SDGsの根幹は、大量生産・大量消費社会が生み出した肥大した豊かさと、それを追い求めてきた経済のあり方を見つめ直し、人間の欲求によって歪んでしまった地球を治すこと。
長坂さんのお話を聞きながら、改めて今自分たちにできることは何か、この問題とどう向き合っていくべきか、一緒に考えていきましょう。
4月2日に放送したラジオ番組「SDGs MAGAZINE」は、radikoにて聴き逃し配信中です。時間が合わず聴き逃してしまった方は、ぜひradikoのタイムフリーで聴いてくださいね!
radiko:
ゲスト 廃棄物でアートを作る美術家、長坂真護さん
1984年福井市生まれ。MAGO CREATION代表取締役美術家。
2017年6月、ガーナのスラム街・アグボグブロシーを訪れ、先進国が捨てた電子機器を燃やすことで生計を立てる人々と出会う。
以降、廃棄物で作品を制作し、その売上から生まれた資金で、これまでに1,000個以上のガスマスクをガーナに届け、スラム街初の私立学校を設立し、2019年8月にはスラム街初の文化施設も設立。

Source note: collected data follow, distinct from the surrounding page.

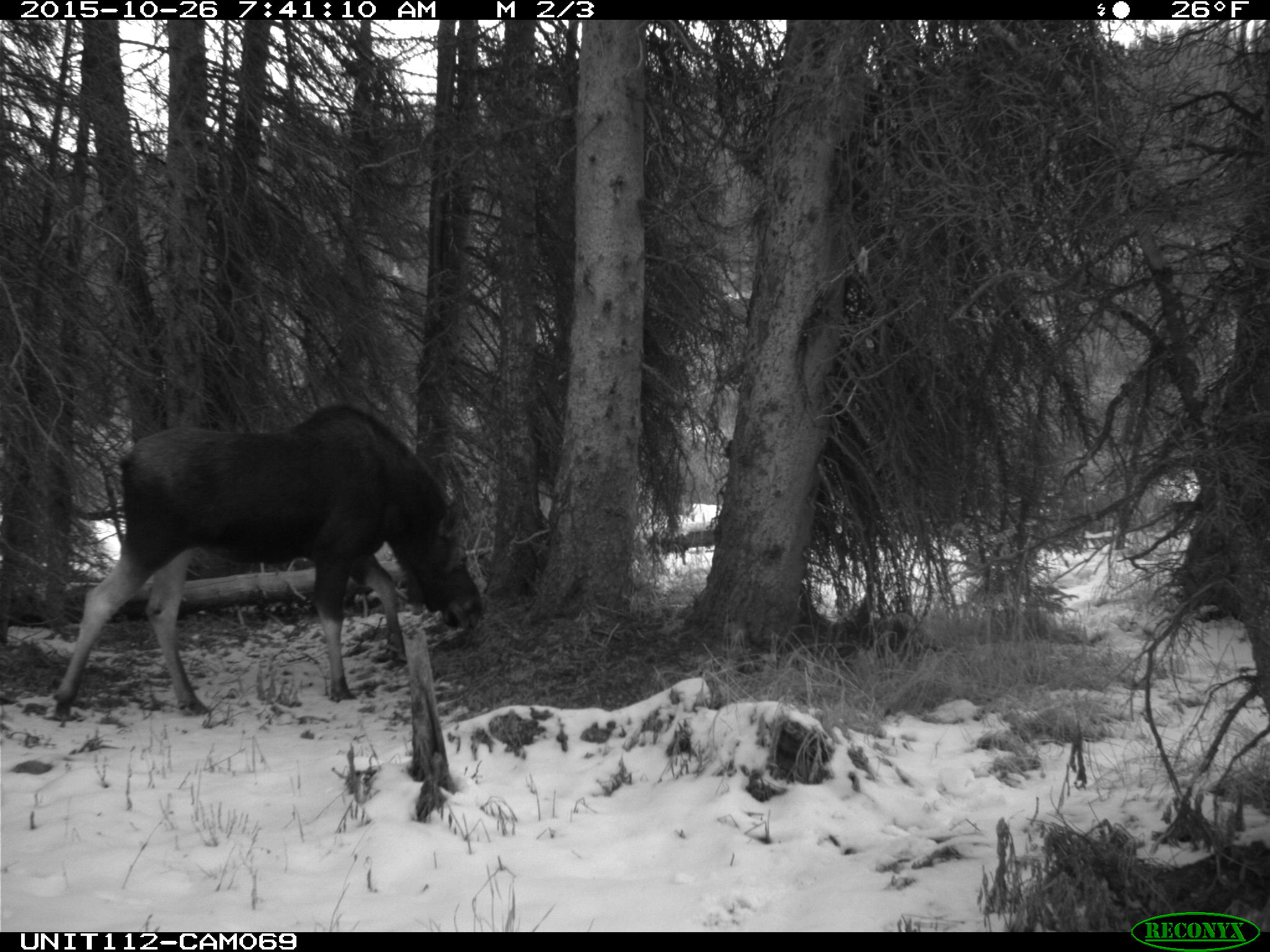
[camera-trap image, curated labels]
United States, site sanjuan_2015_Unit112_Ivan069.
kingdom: Animalia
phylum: Chordata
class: Mammalia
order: Artiodactyla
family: Cervidae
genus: Alces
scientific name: Alces alces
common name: moose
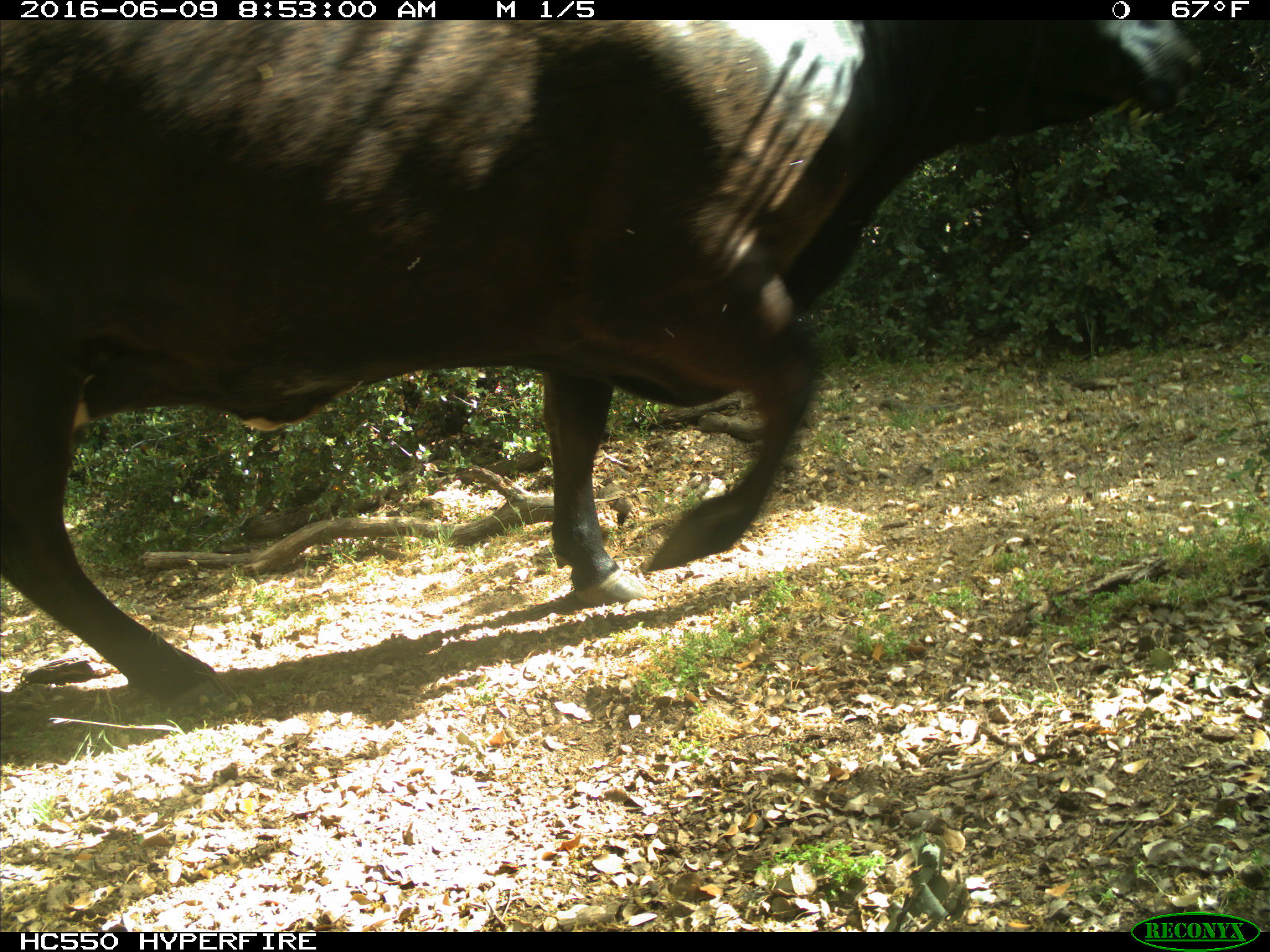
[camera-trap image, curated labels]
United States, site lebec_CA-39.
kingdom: Animalia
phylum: Chordata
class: Mammalia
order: Artiodactyla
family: Bovidae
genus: Bos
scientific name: Bos taurus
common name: domestic cow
Bos taurus (domestic cow).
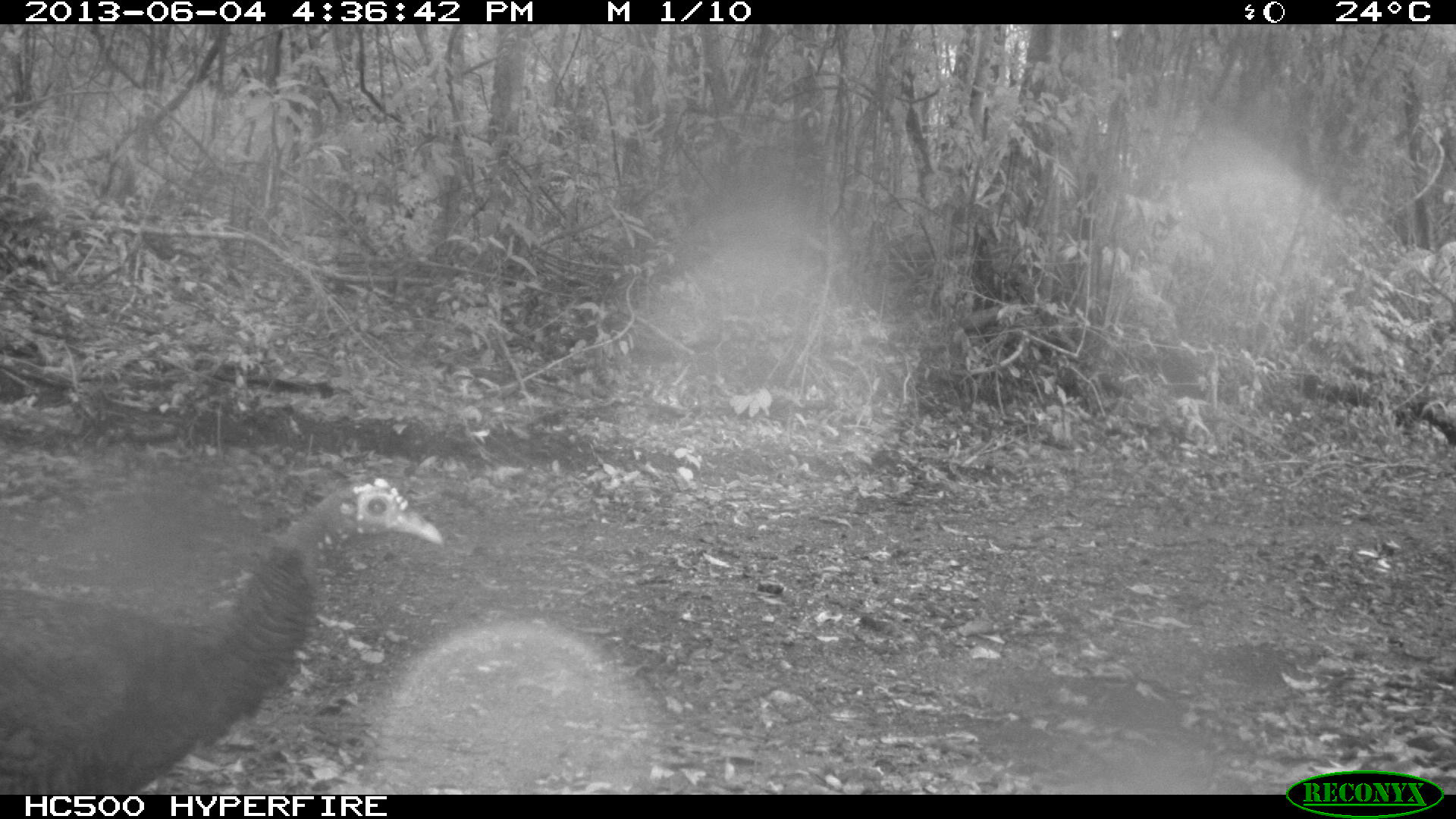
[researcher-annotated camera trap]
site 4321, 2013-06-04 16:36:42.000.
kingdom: Animalia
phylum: Chordata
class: Aves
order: Galliformes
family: Phasianidae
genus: Meleagris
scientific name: Meleagris ocellata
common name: ocellated turkey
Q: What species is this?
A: Meleagris ocellata (ocellated turkey).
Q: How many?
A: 1.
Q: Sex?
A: Female.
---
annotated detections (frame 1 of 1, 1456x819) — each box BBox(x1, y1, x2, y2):
meleagris ocellata: BBox(0, 473, 443, 794)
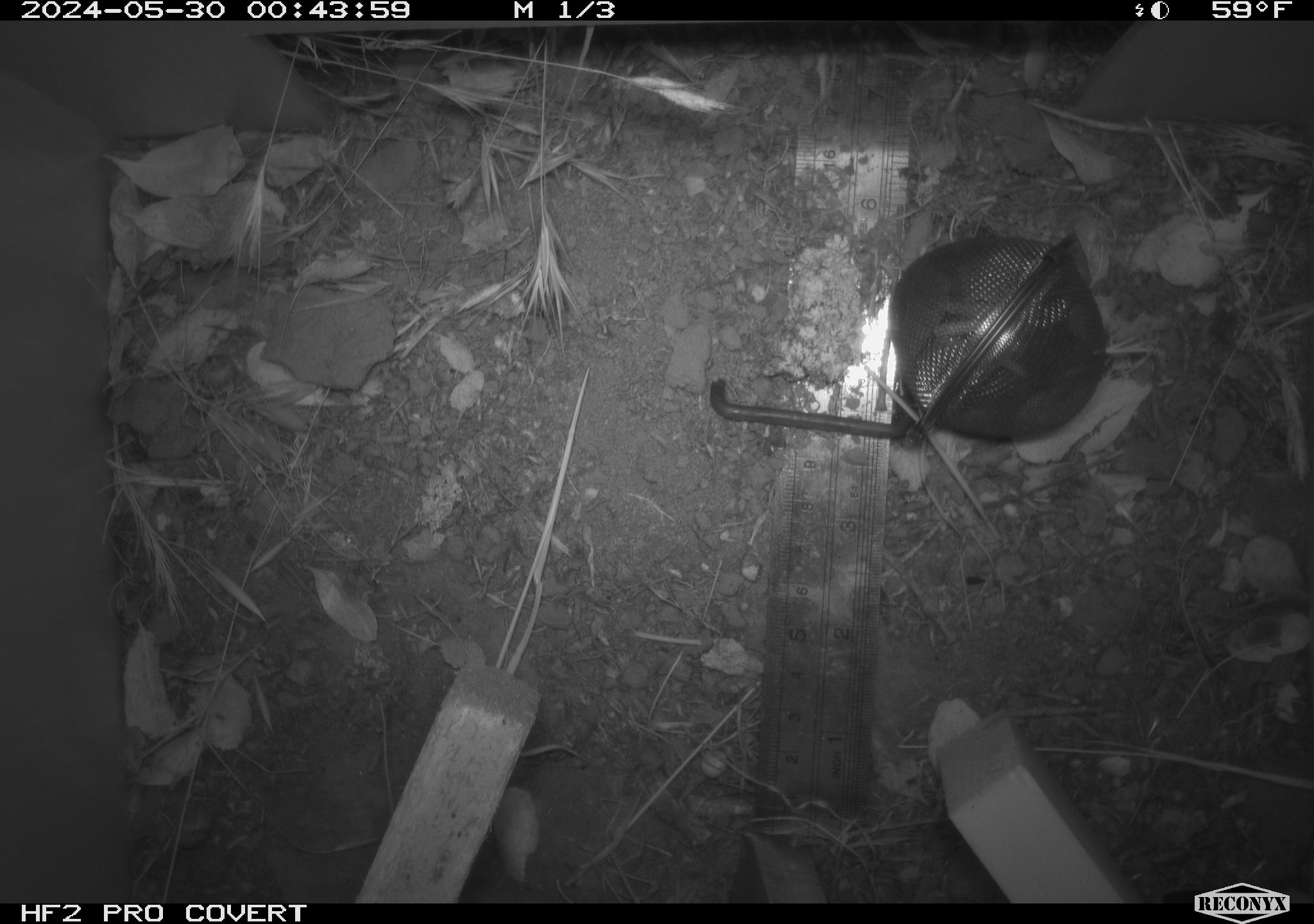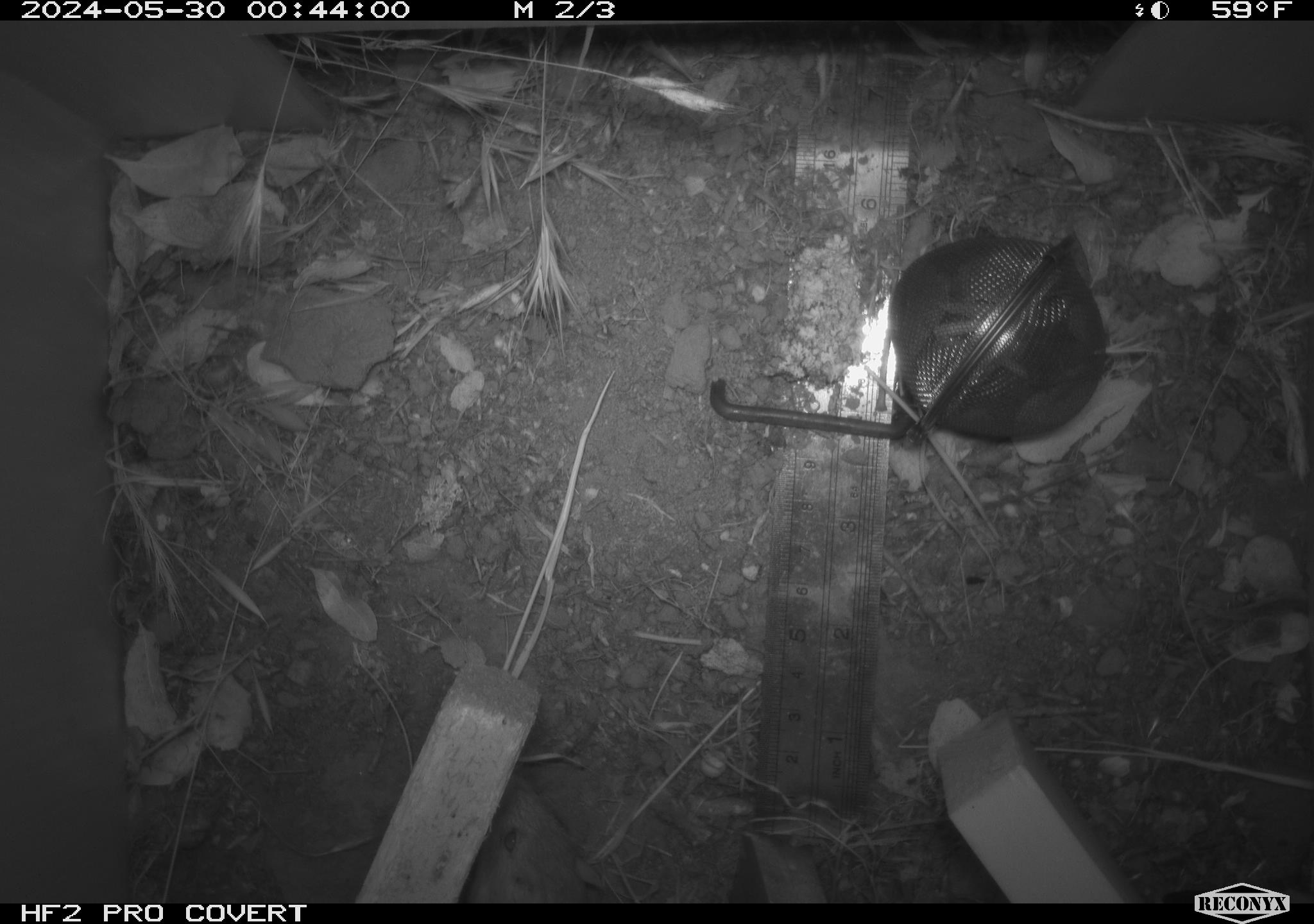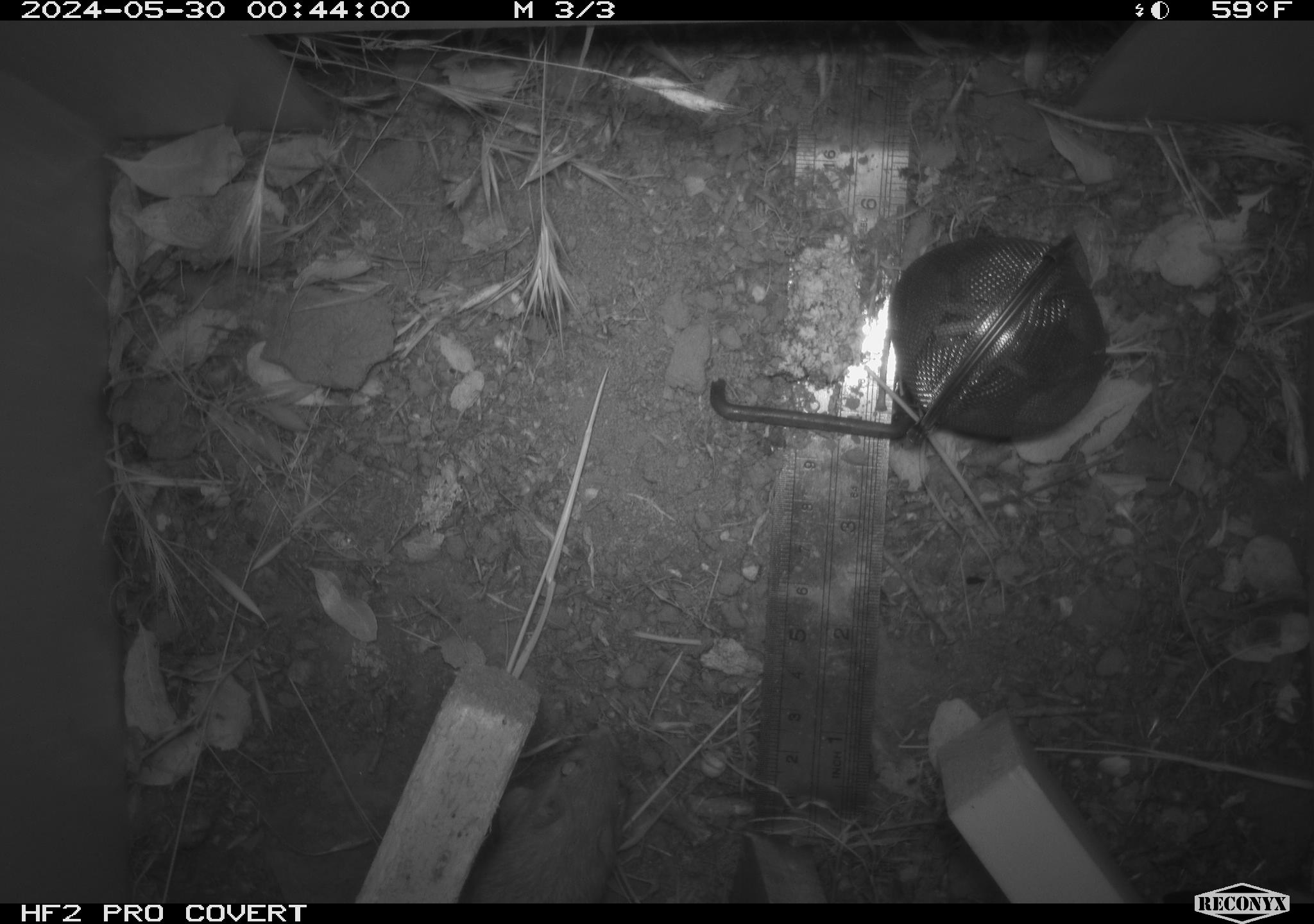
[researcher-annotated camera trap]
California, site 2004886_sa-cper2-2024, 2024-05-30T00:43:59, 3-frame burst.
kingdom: Animalia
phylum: Chordata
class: Mammalia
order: Rodentia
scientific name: Rodentia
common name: rodent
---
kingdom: Animalia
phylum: Chordata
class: Mammalia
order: Rodentia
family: Heteromyidae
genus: Dipodomys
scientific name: Dipodomys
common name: kangaroo rats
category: dipodomys species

この軌跡がドキュメンタリー映画“Still A Black Star”として製作され、アメリカの映画祭で「観客賞部門 最優秀環境映画賞」を受賞。
現在、公開へ向けて準備中。経済・文化・環境(社会貢献)の3軸が好循環する新しい資本主義の仕組み「サステナブル・キャピタリズム」を提唱し、抜本的な問題解決に向け、現地にリサイクル工場建設を進めるほか、環境を汚染しない農業やEVなどの事業を展開し、スラム街をサステナブルタウンへ変貌させるため、日々精力的に活動を続けています。